February 29, 2012

Massachusetts Board of Education approves 4 new charter schools, including a SABIS school in Lowell

The Massachusetts Board of Elementary and Secondary Education approved four new charter schools yesterday. These school will be located in Lowell, Holyoke, Boston and Springfield.

Among the four new schools approved is a SABIS charter school that will open in Lowell, Massachusetts, in fall 2013. The Lowell Collegiate Charter School will start with 540 students in grades K-5 and expand by one grade level each year until it serves grades K-12 with approximately 1,200 students.

The three other approved charter schools are the Baystate Academy Charter School in Springfield, the Paulo Freire Social Justice Charter School in Holyoke, and the Dudley Street Neighborhood School in Boston. The Springfield and Lowell schools are slated to open their doors in the fall of 2013. The Boston and Holyoke schools are scheduled to open this fall. The four schools collectively are projected to serve more than 2,500 students.

Sixteen charter schools were approved last year after the Patrick administration raised the cap on the schools.

"We are thrilled that the State board has approved the creation of a high quality college preparatory option for the children of Lowell," said William Merrill, president of Lowell Collegiate board of trustees. "Our school will offer a longer school day, students will wear uniforms and will be held to high expectations. An emphasis on college will begin in kindergarten."

The school's board and SABIS are actively searching for a suitable facility.

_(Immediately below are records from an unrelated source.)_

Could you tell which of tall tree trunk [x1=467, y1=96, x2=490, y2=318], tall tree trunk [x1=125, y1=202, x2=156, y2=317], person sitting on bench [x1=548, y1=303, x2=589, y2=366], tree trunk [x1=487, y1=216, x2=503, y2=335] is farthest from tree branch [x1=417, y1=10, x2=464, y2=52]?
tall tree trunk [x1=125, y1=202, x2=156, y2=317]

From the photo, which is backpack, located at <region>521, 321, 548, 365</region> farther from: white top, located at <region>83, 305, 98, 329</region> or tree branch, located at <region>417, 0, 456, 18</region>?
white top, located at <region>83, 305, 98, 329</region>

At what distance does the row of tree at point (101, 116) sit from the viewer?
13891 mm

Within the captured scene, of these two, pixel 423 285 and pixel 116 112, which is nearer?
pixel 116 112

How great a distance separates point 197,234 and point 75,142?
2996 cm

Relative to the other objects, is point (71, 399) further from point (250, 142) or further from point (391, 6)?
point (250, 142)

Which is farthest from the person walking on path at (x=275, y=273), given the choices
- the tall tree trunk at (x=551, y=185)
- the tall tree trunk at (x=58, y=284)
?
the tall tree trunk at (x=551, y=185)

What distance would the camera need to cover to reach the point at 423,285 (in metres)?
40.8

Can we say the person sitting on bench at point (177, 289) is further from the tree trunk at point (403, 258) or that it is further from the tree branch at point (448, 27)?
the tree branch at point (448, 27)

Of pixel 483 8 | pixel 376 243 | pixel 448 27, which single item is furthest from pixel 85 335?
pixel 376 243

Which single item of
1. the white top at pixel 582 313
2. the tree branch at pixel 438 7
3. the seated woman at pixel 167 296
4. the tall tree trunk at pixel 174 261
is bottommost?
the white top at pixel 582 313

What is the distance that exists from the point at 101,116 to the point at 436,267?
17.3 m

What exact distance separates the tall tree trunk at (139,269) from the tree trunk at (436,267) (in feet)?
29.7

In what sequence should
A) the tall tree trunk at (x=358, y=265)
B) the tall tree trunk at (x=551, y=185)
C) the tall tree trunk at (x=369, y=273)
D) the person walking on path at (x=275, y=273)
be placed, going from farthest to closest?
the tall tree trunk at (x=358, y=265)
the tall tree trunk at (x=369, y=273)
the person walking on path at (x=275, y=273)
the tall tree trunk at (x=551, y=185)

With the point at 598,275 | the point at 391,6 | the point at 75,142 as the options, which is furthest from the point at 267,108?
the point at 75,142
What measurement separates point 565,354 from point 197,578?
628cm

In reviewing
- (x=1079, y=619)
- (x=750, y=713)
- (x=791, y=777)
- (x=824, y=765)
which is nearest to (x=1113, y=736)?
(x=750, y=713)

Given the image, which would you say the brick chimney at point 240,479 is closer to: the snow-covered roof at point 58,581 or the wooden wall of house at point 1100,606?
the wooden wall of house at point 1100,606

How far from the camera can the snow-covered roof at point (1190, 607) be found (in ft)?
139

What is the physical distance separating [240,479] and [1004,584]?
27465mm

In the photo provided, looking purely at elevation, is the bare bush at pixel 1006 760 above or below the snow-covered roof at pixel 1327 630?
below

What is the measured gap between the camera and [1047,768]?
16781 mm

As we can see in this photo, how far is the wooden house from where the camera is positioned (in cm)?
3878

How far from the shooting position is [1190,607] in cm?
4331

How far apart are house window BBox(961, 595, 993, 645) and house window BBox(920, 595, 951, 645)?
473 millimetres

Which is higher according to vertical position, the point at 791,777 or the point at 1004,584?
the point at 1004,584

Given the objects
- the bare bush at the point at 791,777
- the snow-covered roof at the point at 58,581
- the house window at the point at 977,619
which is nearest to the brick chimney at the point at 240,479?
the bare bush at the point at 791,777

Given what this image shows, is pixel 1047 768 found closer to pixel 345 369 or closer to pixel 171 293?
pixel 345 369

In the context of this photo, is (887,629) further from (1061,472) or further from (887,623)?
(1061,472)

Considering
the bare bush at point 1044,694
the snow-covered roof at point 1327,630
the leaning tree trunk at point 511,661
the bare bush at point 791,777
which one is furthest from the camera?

A series of parent informational meetings will be held in different locations around the city over the next several months to share information with residents.

The student enrollment period will begin later this fall and conclude with a public lottery in March 2013. Enrollment priority will be given to Lowell residents. Seats still available after the initial enrollment round will be made available to students from other districts.

"SABIS is excited about the opportunity to establish a college preparatory school in the great city of Lowell," said Jose Afonso, SABIS's Director of US Business Development. "This school will offer a rigorous curriculum that has been successful in closing achievement gaps.'"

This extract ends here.